Sean Fahey, Institutional Research Office charged with compiling, conveying numbers, facts about JHU

"Everyone is entitled to his own opinions but not his own facts" runs a quote attributed to the late senator and ambassador Daniel Patrick Moynihan.

Sean Fahey

Image caption: Sean Fahey, vice provost for institutional research

Image credit: Will Kirk / Johns Hopkins University

Sean Fahey, who recently completed his first year as the university's vice provost for institutional research, knows this nugget well. His office is charged with compiling and conveying all the nuts-and-bolts numbers and facts related to Johns Hopkins. If a journalist wants to find out how much the university spends annually on research, or a dean needs to know how many students from Korea are on campus, the Institutional Research Office is the place to contact. The office is made up of a team with expertise in data analysis, database management, and learning assessment. It works closely with peers in partner offices across the university, including registrars, admissions and financial aid officers, financial analysts, and research program administrators, to find and frame the needed answers to a plethora of questions.

The thing is, Fahey's learned that—with no slight to Mr. Moynihan—folks are entitled to their own facts. It all has to do with who wants to know what and why.

"Hopkins is famously decentralized, and every school not only has its own data collection systems but also its own definitions," Fahey says. "We work hand in hand with the experts across the divisions to translate their division's data into a cohesive university story."

So, if someone asks him, "How many students are there at Hopkins this term?" Fahey first has to figure out what they really want to know. Full-time and part-time together? Do students overseas count? Online students? And what "term" are they talking about? Many schools use semesters, but the School of Public Health has five terms. The evening programs, meanwhile, have totally different types of terms.

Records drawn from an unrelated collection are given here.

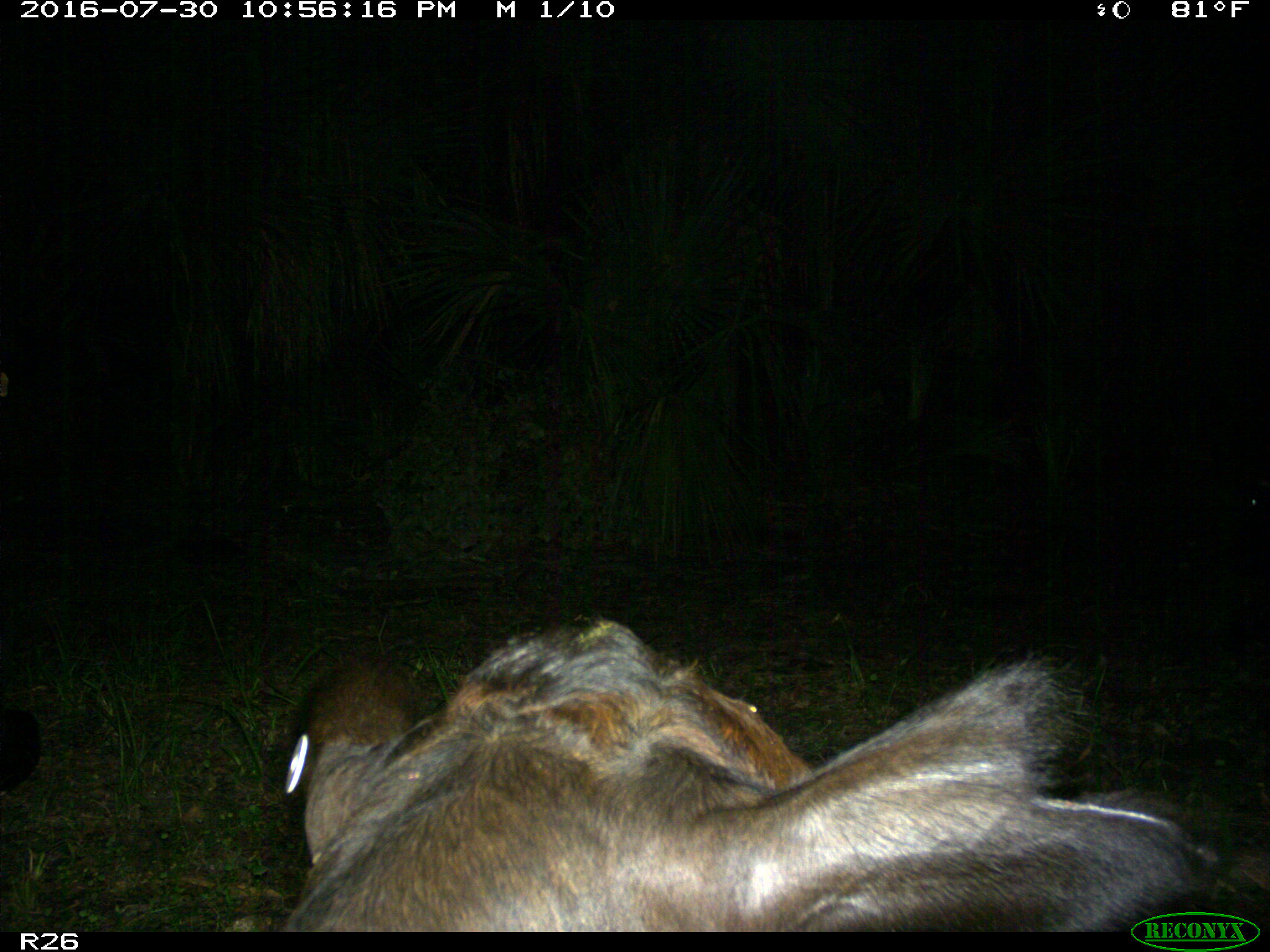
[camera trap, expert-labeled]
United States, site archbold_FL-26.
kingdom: Animalia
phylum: Chordata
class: Mammalia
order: Artiodactyla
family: Bovidae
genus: Bos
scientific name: Bos taurus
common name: domestic cow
Bos taurus (domestic cow).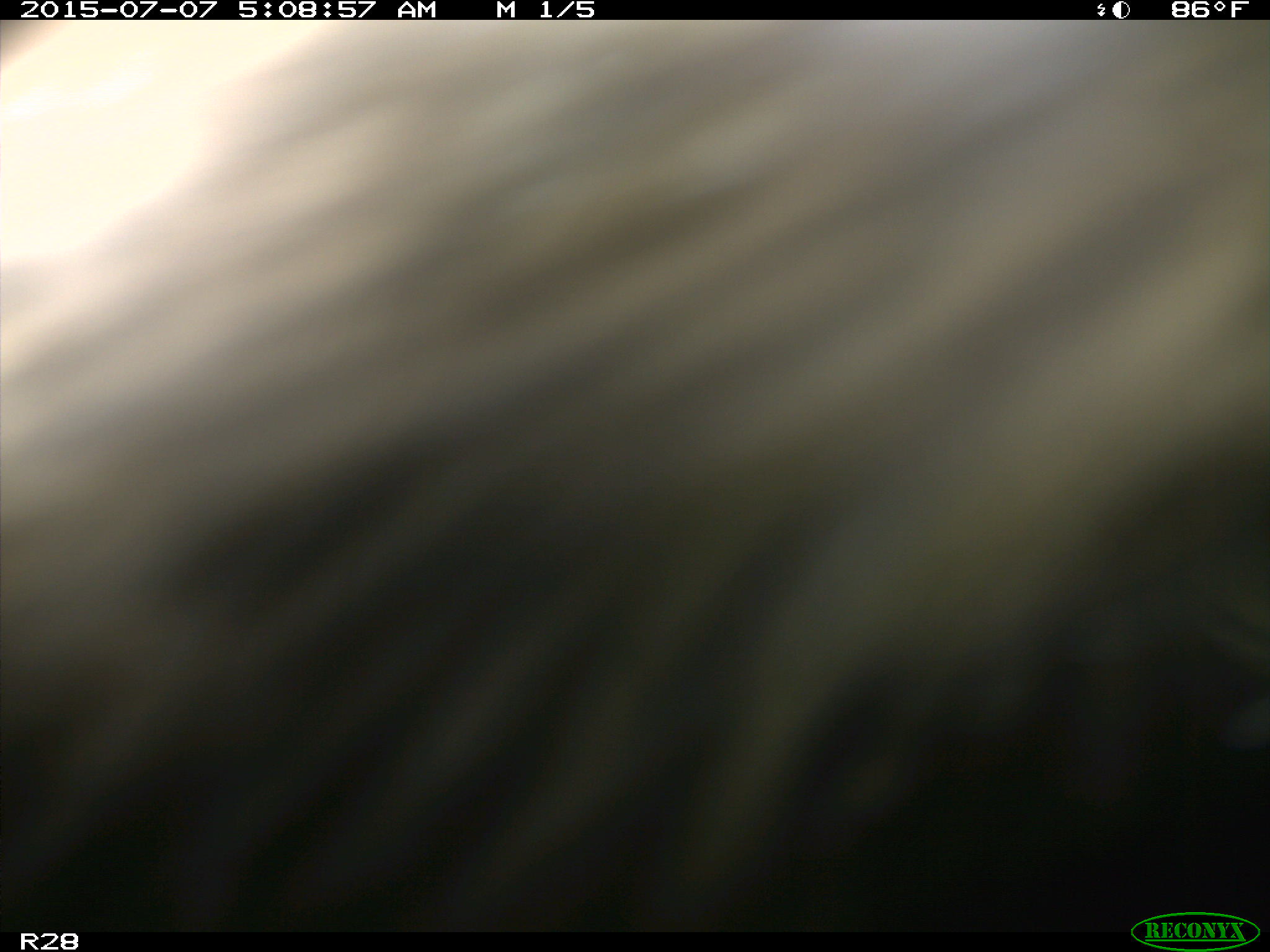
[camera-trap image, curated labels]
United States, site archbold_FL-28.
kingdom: Animalia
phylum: Chordata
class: Mammalia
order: Artiodactyla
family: Bovidae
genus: Bos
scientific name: Bos taurus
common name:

"What strikes you as a straightforward question requires work," Fahey says. "The challenge for our office is not just to find the data and make sure it is of acceptable quality but to make sure it speaks to what people need to know so we are delivering the right numbers in the right context."

The roots of the Institutional Research Office are less complex and date back several years to the internal desire for improved data to measure institutional effectiveness combined with compliance requirements related to receiving funding and grants from federal and state governments. Those entities need to know certain facts and figures regarding the size and makeup of the student body and faculty, among other things. External institutional rating and ranking organizations, such as U.S. News & World Report, increasingly require such data, too.

The Institutional Research Office continues to address these informational needs while increasingly focusing services internally. "The university wants to move much more aggressively toward data-driven decision making," Fahey says. "Our job is to figure out what the decisions are that the leadership across the university needs to make—whether it's the board, the president, the provosts, or the deans—and then figure out what data we could bring to that decision-making process that could lead to an improved university."

The drive is on, too, to increase the quality and quantity of data readily available online. Toward this aim, the office has been building dashboards for improved access to institutional data, and this spring it is launching a Fact Store accessed from the provost's website offering one-stop shopping for customers from around the university who are in search of facts, figures, and reports about Johns Hopkins on topics ranging from faculty and staff demographics, to enrollment trends, to community engagement and economic impact. The store will link to existing resources scattered around jhu.edu and also will include new content. Extending the store metaphor, the site will be a "consignment shop" with university subject matter experts in each area curating and validating the relevant content.

More far-reaching goals call for improving the search results for people visiting the main university website. For instance, if someone visits jhu.edu looking for information about, let's say, the disease diabetes, Fahey wants to fashion a system where typing it in the search field brings up a well-curated and organized display listing the university's experts on the disease, the centers and institutes doing work on it, and the latest published research and articles.

"This data exists in different silos, but we've never, as a university, pulled together an index that really makes it easy for people to find," Fahey says.